A World Government Based in Vermont? Find Out About It Tonight

Garry-davis-old-new-posterFounded by Vermont's own Garry Davis, the World Government of World Citizens will mark its 60th anniversary in September. That makes it older than the governments of 30 or so of today's nation-states.

 Not familiar with the World Government of World Citizens? Haven't heard about this self-proclaimed entity that issues passports that have occasionally been recognized at international borders?

 An introduction is available Friday evening at Off Center for the Dramatic Arts in the form of a film-in-progress called My Country Is the World and the World Is My Stage: The True Story of Garry Davis. The biopic produced and directed by California filmmaker Arthur Kanegis traces Davis' colorful career, with a focus on the global authority he unilaterally decreed on September 4, 1953.

That has to rank as one of history's greatest instances of chutzpah. But while Davis did have experience as a Broadway song-and-dance man, he wasn't playacting in establishing his very own world government.

A World War II bomber pilot, Davis renounced his American citizenship in 1948, declaring himself a "citizen of the world." He explained that he was motivated by his involvement in the mass destruction wrought by nation-states for the second time in 20 years. Humanity itself could be destroyed in a third world war, Davis warned, arguing that only through global government would world peace be possible.

Kanegis, who has made documentaries about nuclear weapons, says he became intrigued by Davis' story "because most other stories are about all that's wrong with the world." The Davis film, he adds, "is looking at how to fix the world."

Davis, who will turn 92 next month, moved to Burlington about 25 years ago. The World Service Authority, the administrative arm of the World Government of World Citizens, operated for a time from an office above Leunig's Bistro on the Church Street Marketplace. Davis acted globally and thought locally.

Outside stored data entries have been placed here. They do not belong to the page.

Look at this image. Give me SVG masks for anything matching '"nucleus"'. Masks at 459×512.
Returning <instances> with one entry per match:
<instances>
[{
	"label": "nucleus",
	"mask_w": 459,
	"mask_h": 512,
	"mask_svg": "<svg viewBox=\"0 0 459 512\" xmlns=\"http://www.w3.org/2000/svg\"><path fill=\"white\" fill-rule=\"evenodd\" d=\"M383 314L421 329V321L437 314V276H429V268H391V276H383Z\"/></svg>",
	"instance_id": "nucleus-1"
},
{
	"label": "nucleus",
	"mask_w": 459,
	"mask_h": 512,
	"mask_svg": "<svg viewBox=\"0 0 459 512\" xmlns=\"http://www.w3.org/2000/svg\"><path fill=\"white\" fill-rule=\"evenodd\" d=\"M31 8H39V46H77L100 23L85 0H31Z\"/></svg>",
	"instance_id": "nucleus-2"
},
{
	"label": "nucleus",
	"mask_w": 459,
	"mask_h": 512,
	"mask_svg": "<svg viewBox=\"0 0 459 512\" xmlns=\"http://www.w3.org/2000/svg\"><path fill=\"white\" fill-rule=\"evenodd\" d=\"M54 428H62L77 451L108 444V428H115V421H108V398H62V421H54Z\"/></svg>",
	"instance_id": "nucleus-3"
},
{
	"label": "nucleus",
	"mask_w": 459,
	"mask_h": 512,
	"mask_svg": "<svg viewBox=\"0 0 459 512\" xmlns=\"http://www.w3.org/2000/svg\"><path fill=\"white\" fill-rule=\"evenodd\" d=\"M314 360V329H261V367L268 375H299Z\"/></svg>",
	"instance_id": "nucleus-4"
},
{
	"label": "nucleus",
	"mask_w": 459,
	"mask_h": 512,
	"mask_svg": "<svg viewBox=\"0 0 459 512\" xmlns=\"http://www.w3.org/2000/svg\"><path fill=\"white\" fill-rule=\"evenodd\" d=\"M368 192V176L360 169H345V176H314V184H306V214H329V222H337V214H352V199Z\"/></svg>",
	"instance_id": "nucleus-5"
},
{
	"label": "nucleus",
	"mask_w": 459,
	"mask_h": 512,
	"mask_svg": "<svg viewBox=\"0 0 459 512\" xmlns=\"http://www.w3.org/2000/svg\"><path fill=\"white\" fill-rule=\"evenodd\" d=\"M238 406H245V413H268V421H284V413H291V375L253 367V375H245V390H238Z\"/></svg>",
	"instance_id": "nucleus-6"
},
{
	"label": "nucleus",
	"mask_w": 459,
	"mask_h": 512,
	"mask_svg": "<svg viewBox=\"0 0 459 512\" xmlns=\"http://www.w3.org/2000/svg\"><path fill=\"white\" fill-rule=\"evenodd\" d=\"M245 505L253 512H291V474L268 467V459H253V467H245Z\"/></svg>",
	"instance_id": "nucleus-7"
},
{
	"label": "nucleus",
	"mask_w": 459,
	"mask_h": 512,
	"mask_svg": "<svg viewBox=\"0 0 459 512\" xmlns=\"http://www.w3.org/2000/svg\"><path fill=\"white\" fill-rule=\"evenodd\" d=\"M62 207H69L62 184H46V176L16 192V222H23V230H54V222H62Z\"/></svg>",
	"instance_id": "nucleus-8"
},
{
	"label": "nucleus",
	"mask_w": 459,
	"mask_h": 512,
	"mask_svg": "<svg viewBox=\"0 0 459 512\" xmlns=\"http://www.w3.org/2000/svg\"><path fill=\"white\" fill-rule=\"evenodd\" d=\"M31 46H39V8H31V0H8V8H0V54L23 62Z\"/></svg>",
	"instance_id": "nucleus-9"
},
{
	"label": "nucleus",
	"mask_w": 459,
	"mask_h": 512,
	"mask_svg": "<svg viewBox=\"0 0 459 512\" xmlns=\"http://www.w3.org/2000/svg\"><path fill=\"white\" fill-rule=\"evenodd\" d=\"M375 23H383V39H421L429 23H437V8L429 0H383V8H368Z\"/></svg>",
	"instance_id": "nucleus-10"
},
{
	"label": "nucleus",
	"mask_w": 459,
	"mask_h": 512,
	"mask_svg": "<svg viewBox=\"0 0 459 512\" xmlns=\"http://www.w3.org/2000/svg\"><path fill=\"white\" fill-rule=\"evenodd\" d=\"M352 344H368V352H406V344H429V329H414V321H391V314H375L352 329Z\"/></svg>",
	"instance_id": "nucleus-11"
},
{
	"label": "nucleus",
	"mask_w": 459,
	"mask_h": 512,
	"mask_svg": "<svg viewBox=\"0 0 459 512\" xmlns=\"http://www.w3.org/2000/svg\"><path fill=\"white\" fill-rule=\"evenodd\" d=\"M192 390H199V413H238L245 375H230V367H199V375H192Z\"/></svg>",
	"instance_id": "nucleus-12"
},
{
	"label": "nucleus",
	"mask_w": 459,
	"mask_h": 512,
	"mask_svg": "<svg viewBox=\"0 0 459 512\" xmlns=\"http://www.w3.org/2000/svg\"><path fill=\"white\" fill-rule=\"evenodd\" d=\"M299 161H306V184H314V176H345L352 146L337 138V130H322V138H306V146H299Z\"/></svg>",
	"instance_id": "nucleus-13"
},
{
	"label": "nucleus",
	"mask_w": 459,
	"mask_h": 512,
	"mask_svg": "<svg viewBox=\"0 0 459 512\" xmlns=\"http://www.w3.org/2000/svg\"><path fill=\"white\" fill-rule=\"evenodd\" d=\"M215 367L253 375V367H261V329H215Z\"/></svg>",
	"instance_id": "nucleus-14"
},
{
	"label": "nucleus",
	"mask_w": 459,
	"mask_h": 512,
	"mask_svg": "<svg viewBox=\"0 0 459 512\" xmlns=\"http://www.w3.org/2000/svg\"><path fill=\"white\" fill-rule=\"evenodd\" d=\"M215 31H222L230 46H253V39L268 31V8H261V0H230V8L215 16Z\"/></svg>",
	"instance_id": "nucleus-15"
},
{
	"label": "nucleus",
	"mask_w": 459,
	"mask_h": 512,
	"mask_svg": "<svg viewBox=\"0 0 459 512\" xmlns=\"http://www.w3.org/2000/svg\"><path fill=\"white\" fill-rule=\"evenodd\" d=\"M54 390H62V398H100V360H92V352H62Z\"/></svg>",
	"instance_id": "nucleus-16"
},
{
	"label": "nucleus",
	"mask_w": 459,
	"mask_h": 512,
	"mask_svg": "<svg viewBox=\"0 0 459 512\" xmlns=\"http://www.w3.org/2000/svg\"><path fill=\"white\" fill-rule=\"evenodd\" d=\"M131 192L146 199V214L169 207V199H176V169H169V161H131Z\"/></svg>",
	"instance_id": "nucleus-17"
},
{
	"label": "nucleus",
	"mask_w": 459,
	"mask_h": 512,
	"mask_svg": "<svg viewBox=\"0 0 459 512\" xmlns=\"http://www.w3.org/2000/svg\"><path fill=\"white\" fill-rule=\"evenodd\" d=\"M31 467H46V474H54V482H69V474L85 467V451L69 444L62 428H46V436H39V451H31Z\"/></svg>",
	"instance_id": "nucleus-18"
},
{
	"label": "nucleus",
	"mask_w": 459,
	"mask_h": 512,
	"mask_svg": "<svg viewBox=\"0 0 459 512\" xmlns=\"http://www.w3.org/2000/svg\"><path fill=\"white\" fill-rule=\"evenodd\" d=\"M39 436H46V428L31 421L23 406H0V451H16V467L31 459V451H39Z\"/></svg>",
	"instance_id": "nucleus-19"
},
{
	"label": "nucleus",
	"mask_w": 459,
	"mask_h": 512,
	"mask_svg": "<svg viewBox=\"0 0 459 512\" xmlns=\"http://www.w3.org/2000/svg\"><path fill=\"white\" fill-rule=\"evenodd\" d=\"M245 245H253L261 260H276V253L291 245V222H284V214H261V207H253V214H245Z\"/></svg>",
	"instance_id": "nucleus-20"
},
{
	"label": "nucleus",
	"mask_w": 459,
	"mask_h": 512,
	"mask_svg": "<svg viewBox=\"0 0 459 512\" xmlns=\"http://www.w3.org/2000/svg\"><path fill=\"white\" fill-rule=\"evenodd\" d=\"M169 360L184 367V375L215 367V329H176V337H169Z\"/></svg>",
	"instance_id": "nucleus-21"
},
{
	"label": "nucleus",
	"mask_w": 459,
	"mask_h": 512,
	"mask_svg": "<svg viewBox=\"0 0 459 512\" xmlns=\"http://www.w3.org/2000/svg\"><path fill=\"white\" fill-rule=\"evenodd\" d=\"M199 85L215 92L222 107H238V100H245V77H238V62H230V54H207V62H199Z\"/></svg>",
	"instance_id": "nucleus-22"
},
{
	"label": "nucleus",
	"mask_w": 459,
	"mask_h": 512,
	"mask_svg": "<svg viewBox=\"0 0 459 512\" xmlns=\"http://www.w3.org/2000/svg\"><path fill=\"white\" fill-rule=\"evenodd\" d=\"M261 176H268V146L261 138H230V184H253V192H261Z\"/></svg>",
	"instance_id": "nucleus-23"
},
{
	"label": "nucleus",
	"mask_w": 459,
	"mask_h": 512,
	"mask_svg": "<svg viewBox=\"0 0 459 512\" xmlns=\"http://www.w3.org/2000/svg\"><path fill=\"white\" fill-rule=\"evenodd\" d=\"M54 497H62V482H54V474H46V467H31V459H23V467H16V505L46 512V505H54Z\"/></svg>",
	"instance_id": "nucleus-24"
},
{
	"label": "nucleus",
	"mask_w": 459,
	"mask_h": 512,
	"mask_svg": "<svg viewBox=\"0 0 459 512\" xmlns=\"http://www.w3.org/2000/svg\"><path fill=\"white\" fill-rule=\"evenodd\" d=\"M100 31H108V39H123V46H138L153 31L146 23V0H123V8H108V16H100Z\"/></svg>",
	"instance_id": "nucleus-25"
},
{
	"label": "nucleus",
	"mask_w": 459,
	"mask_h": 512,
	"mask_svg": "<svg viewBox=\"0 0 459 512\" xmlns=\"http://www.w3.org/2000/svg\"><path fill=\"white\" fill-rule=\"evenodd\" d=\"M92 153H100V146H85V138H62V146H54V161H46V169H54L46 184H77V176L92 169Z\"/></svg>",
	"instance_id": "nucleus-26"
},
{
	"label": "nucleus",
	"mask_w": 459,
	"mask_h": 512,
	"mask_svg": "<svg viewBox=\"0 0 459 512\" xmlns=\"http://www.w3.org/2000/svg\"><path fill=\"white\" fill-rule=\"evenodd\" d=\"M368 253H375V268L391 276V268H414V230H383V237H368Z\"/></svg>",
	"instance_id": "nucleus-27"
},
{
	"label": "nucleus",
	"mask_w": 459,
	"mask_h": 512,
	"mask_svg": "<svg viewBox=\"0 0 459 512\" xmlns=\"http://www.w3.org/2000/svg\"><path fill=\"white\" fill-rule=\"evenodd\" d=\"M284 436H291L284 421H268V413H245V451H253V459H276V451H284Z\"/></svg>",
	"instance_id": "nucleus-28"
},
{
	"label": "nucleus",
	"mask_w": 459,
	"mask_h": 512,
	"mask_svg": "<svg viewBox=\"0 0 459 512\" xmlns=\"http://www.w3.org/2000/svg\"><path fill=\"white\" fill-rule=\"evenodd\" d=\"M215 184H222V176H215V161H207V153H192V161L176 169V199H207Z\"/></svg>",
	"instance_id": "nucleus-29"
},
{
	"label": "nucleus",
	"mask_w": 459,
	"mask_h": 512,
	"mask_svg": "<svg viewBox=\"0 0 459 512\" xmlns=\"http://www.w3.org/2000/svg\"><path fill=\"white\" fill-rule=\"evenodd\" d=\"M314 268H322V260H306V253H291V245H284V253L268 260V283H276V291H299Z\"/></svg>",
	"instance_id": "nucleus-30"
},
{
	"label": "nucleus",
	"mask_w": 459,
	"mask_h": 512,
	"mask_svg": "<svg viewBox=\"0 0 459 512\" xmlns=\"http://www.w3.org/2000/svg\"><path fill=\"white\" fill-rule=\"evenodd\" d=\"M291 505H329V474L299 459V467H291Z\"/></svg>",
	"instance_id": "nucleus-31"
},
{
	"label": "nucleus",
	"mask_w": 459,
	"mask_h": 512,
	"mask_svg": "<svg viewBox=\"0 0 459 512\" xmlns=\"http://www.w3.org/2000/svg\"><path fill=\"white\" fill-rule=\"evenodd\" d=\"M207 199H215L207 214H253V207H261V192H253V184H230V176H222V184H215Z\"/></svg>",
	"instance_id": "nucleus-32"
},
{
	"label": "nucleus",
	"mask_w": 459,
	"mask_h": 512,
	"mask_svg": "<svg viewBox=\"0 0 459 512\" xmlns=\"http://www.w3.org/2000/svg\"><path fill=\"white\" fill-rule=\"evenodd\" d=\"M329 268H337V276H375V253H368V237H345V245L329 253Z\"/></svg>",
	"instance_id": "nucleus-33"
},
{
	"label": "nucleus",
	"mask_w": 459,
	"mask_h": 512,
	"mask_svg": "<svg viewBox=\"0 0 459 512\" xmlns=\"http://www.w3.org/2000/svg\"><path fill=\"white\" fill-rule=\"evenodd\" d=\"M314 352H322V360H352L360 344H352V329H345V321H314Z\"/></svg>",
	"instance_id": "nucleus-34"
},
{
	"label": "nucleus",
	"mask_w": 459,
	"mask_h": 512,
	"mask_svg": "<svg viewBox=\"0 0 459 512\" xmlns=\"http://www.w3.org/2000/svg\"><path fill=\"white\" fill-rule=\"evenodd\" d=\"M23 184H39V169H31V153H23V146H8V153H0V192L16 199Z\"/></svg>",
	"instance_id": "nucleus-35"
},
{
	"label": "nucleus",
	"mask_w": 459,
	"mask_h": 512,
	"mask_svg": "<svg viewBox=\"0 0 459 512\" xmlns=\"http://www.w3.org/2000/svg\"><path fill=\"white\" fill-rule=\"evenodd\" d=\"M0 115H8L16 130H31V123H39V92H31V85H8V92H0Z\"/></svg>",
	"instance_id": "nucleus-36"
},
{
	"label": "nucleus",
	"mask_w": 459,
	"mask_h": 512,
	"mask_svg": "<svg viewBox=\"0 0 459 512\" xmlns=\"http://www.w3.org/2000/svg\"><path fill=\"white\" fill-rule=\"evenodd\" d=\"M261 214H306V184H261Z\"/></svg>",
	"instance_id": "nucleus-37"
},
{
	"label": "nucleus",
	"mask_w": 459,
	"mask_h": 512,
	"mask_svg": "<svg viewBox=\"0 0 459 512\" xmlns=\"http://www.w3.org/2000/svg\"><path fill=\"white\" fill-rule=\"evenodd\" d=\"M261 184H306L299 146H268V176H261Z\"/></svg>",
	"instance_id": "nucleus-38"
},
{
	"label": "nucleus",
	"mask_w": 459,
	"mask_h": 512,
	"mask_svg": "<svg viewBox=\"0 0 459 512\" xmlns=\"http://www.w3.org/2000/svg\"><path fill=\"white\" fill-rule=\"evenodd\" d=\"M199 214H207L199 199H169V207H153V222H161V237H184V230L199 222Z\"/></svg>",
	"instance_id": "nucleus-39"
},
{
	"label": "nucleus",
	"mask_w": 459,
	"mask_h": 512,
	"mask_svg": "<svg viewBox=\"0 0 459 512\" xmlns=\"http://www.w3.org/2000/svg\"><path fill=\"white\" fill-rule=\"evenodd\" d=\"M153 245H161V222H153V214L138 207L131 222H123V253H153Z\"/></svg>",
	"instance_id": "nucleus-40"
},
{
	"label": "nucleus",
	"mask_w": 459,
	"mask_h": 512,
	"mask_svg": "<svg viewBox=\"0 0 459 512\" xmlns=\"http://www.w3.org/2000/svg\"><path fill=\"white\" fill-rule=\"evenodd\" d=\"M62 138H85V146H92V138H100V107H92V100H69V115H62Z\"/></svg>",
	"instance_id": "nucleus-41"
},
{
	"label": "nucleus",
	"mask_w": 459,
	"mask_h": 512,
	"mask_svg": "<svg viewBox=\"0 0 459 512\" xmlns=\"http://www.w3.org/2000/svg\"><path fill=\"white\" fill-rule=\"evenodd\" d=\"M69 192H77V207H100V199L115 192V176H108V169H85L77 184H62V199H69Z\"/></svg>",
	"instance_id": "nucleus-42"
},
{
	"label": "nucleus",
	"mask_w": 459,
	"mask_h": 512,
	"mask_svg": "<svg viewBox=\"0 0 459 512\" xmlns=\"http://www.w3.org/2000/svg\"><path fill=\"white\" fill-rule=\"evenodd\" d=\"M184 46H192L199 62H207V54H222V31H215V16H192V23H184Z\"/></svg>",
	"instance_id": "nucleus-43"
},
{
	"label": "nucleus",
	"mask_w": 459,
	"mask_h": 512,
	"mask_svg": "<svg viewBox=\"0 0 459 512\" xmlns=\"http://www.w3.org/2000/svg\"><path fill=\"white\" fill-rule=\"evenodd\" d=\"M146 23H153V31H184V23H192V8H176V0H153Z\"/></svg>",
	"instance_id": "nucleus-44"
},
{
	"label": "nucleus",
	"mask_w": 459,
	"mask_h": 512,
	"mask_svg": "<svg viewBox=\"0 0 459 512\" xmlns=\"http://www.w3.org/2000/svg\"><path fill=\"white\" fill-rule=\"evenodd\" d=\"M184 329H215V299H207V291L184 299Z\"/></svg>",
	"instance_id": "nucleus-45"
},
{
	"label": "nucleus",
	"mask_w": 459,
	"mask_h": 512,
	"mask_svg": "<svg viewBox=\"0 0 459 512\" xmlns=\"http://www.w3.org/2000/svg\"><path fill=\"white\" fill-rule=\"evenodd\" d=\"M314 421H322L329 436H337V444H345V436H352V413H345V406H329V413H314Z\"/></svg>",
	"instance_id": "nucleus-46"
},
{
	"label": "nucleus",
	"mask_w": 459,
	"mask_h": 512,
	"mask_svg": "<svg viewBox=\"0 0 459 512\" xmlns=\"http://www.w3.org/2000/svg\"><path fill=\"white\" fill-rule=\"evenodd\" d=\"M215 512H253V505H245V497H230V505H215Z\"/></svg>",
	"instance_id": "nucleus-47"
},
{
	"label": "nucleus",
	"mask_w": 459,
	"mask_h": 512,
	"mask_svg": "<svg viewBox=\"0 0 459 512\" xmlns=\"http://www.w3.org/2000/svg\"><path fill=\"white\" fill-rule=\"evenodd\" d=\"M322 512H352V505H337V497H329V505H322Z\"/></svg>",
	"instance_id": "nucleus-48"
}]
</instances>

Two years after embarking on the film project, Kanegis says he's "very pleased and proud to be involved in it." With the support of some "generous donors," the movie should be finished in time for showing at the Toronto Film Festival in September, Kanegis adds. He declines to estimate the cost of what is projected to be a 77-minute documentary.

Davis is expected to attend the showing along with Kanegis, who plans to incorporate audience responses on Friday into the final product. The screening takes place at 6:30 p.m. at 294 North Winooski Avenue.